## Reading Data and Importing Libraries ##

In [None]:
import os
for dirname, _, filenames in os.walk('/kaggle/input'):
    for filename in filenames:
        print(os.path.join(dirname, filename))
import riiideducation
# import dask.dataframe as dd
import pandas as pd
import numpy as np
from sklearn.metrics import roc_auc_score

In [None]:
train = pd.read_csv('/kaggle/input/riiid-test-answer-prediction/train.csv',
                   usecols=[1, 2, 3, 4, 5, 7, 8, 9],
                   dtype={'timestamp': 'int64',
                          'user_id': 'int32',
                          'content_id': 'int16',
                          'content_type_id': 'int8',
                          'task_container_id': 'int16',
                          'answered_correctly':'int8',
                          'prior_question_elapsed_time': 'float32',
                          'prior_question_had_explanation': 'boolean'}
                   )

In [None]:
#removing True or 1 for content_type_id

train = train[train.content_type_id == False]

#arrange by timestamp

train = train.sort_values(['timestamp'], ascending=True).reset_index(drop = True)

In [None]:
#getting final results ready for later, so we can clear memory
results_c_final = train[['content_id','answered_correctly']].groupby(['content_id']).agg(['mean'])
results_c_final.columns = ["answered_correctly_content"]
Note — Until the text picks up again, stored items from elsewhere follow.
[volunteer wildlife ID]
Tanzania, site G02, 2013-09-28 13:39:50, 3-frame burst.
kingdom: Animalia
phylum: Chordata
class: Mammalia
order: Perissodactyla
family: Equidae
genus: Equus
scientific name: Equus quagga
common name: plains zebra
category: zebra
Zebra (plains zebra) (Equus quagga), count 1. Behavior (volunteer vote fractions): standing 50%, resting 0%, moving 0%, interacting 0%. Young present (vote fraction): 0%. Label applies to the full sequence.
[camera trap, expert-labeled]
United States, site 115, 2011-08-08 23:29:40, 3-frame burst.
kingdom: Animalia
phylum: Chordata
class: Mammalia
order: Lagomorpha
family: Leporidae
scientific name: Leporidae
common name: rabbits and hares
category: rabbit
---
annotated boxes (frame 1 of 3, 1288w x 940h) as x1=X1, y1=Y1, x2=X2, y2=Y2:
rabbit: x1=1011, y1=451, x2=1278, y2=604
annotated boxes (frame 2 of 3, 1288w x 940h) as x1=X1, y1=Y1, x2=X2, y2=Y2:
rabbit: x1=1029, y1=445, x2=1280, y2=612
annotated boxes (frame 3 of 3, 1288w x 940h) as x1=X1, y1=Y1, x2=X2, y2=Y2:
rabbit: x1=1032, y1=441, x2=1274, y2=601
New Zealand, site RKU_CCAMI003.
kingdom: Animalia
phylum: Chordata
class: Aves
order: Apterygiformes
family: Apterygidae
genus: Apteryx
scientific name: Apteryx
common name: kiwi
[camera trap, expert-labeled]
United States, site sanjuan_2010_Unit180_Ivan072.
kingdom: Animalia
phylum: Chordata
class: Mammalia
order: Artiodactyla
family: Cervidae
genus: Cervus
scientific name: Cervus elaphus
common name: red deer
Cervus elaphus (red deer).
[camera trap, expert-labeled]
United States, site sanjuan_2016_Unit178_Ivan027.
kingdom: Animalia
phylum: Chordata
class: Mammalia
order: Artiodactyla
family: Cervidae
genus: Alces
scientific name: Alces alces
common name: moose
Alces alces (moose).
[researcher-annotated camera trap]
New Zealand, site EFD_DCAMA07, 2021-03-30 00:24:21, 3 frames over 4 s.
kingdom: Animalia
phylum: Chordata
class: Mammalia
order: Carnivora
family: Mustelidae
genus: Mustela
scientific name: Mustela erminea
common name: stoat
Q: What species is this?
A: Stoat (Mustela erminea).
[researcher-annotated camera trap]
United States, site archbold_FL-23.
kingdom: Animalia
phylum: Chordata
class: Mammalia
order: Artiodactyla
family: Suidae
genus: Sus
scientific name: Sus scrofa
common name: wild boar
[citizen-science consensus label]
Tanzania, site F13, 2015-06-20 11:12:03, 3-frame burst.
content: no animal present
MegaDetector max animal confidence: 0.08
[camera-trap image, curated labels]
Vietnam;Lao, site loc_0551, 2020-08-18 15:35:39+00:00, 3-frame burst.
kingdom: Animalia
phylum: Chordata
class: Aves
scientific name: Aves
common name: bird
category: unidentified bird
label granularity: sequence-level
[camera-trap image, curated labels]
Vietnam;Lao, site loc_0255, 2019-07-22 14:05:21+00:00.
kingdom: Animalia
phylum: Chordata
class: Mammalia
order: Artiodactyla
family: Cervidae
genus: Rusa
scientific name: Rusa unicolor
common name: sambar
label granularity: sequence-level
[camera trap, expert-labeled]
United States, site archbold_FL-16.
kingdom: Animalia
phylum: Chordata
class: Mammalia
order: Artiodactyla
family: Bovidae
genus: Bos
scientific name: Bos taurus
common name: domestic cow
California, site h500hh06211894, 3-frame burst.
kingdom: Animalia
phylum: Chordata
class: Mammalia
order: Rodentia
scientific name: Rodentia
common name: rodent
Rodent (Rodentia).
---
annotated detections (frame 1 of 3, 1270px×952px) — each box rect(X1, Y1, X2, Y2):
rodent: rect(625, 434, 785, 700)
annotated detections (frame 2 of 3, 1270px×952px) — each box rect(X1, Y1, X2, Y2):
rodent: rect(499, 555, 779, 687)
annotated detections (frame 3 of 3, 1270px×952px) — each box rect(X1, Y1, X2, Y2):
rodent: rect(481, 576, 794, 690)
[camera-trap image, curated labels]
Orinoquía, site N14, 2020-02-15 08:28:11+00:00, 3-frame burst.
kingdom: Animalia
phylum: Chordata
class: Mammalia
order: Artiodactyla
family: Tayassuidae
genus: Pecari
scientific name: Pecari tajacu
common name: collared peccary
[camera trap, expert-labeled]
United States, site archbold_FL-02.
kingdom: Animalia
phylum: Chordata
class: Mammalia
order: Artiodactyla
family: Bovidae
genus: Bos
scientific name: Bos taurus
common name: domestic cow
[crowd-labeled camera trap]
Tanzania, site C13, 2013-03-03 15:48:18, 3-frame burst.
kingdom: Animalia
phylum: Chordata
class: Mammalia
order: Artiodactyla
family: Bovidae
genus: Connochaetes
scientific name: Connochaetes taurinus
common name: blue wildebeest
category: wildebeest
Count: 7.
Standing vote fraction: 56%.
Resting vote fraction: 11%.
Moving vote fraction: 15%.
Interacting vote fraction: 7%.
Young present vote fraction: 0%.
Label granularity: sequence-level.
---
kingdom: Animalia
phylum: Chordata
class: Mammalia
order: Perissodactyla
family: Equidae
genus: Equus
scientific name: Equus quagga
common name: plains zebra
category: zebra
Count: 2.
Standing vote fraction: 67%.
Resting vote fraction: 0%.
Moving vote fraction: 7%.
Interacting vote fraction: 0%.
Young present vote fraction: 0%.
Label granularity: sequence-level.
results_u_final = train[['user_id','answered_correctly']].groupby(['user_id']).agg(['mean', 'sum', 'count'])
results_u_final.columns = ['answered_correctly_user', 'sum', 'count']

In [None]:
results_t_final = train[['task_container_id','answered_correctly']].groupby(['task_container_id']).agg(['mean', 'sum'])
results_t_final.columns = ['answered_correctly_task', 'sum_task']

In [None]:
#saving value to fillna
time_mean = train.prior_question_elapsed_time.mean()
#print(time_mean)

## Data Exploration ##

In [None]:
train.loc[(train.timestamp == 0)].answered_correctly.mean()

In [None]:
train.loc[(train.timestamp != 0)].answered_correctly.mean()

In [None]:
train.loc[(train.timestamp < 1000000) & (train.timestamp > 0)].answered_correctly.mean()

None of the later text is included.